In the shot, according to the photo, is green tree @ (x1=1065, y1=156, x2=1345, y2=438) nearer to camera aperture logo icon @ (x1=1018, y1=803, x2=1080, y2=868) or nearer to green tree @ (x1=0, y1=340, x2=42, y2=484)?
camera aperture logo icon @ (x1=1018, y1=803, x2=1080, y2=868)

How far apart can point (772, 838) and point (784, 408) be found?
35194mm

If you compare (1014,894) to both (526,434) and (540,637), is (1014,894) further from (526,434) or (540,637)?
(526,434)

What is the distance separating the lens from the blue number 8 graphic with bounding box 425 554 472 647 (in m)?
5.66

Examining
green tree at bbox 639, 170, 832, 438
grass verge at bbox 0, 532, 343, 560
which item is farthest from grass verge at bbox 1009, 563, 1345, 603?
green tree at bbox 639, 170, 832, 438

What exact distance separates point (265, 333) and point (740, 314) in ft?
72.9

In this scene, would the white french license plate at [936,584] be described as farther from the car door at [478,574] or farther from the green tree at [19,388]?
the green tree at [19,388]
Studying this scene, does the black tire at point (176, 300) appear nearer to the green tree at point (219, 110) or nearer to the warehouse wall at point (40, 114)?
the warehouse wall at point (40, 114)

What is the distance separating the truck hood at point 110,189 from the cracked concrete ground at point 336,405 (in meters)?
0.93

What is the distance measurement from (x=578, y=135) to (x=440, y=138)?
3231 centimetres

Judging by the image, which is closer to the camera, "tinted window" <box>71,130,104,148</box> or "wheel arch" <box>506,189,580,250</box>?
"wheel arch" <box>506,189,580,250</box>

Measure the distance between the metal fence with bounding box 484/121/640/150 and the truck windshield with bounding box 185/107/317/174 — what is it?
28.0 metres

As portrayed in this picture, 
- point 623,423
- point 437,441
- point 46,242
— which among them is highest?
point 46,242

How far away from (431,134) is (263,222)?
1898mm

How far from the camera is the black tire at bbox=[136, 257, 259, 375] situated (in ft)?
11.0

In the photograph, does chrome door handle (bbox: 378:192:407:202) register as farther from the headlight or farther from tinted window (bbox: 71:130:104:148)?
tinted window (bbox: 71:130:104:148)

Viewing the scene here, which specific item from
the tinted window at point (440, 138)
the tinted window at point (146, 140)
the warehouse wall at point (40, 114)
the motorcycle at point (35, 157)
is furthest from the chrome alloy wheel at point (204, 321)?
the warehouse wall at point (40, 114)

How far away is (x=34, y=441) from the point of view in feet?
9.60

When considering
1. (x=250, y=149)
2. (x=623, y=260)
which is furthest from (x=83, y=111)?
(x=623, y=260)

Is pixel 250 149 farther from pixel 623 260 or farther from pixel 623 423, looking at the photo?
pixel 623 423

_____

◆ **Exercise directions**
Put all the rows above into a Markdown table with two columns, No. and Line, numbering each non-blank line in order and leaving out the blank ones.

◆ **Written solution**
| No. | Line |
|---|---|
| 1 | In the shot, according to the photo, is green tree @ (x1=1065, y1=156, x2=1345, y2=438) nearer to camera aperture logo icon @ (x1=1018, y1=803, x2=1080, y2=868) or nearer to green tree @ (x1=0, y1=340, x2=42, y2=484)? |
| 2 | camera aperture logo icon @ (x1=1018, y1=803, x2=1080, y2=868) |
| 3 | How far apart can point (772, 838) and point (784, 408) be found? |
| 4 | 35194mm |
| 5 | If you compare (1014,894) to both (526,434) and (540,637), is (1014,894) further from (526,434) or (540,637)? |
| 6 | (526,434) |
| 7 | What is the distance separating the lens from the blue number 8 graphic with bounding box 425 554 472 647 (in m)? |
| 8 | 5.66 |
| 9 | Examining |
| 10 | green tree at bbox 639, 170, 832, 438 |
| 11 | grass verge at bbox 0, 532, 343, 560 |
| 12 | which item is farthest from grass verge at bbox 1009, 563, 1345, 603? |
| 13 | green tree at bbox 639, 170, 832, 438 |
| 14 | What exact distance separates point (265, 333) and point (740, 314) in ft? |
| 15 | 72.9 |
| 16 | In this scene, would the white french license plate at [936,584] be described as farther from the car door at [478,574] or farther from the green tree at [19,388]? |
| 17 | the green tree at [19,388] |
| 18 | Studying this scene, does the black tire at point (176, 300) appear nearer to the green tree at point (219, 110) or nearer to the warehouse wall at point (40, 114)? |
| 19 | the warehouse wall at point (40, 114) |
| 20 | What is the distance separating the truck hood at point 110,189 from the cracked concrete ground at point 336,405 (in meters)? |
| 21 | 0.93 |
| 22 | What is the distance measurement from (x=578, y=135) to (x=440, y=138)? |
| 23 | 3231 centimetres |
| 24 | Judging by the image, which is closer to the camera, "tinted window" <box>71,130,104,148</box> or "wheel arch" <box>506,189,580,250</box>? |
| 25 | "wheel arch" <box>506,189,580,250</box> |
| 26 | Measure the distance between the metal fence with bounding box 484/121/640/150 and the truck windshield with bounding box 185/107/317/174 — what is it? |
| 27 | 28.0 metres |
| 28 | As portrayed in this picture,  |
| 29 | - point 623,423 |
| 30 | - point 437,441 |
| 31 | - point 46,242 |
| 32 | — which among them is highest? |
| 33 | point 46,242 |
| 34 | How far away from (431,134) is (263,222)? |
| 35 | 1898mm |
| 36 | How far from the camera is the black tire at bbox=[136, 257, 259, 375] situated (in ft)? |
| 37 | 11.0 |
| 38 | In the photograph, does chrome door handle (bbox: 378:192:407:202) register as farther from the headlight or farther from tinted window (bbox: 71:130:104:148)? |
| 39 | tinted window (bbox: 71:130:104:148) |
| 40 | Viewing the scene here, which specific item from |
| 41 | the tinted window at point (440, 138) |
| 42 | the tinted window at point (146, 140) |
| 43 | the warehouse wall at point (40, 114) |
| 44 | the motorcycle at point (35, 157) |
| 45 | is furthest from the chrome alloy wheel at point (204, 321)? |
| 46 | the warehouse wall at point (40, 114) |
| 47 | How far away is (x=34, y=441) from the point of view in feet? |
| 48 | 9.60 |
| 49 | When considering |
| 50 | 1. (x=250, y=149) |
| 51 | 2. (x=623, y=260) |
| 52 | which is furthest from (x=83, y=111)? |
| 53 | (x=623, y=260) |
| 54 | Is pixel 250 149 farther from pixel 623 260 or farther from pixel 623 423, looking at the photo? |
| 55 | pixel 623 423 |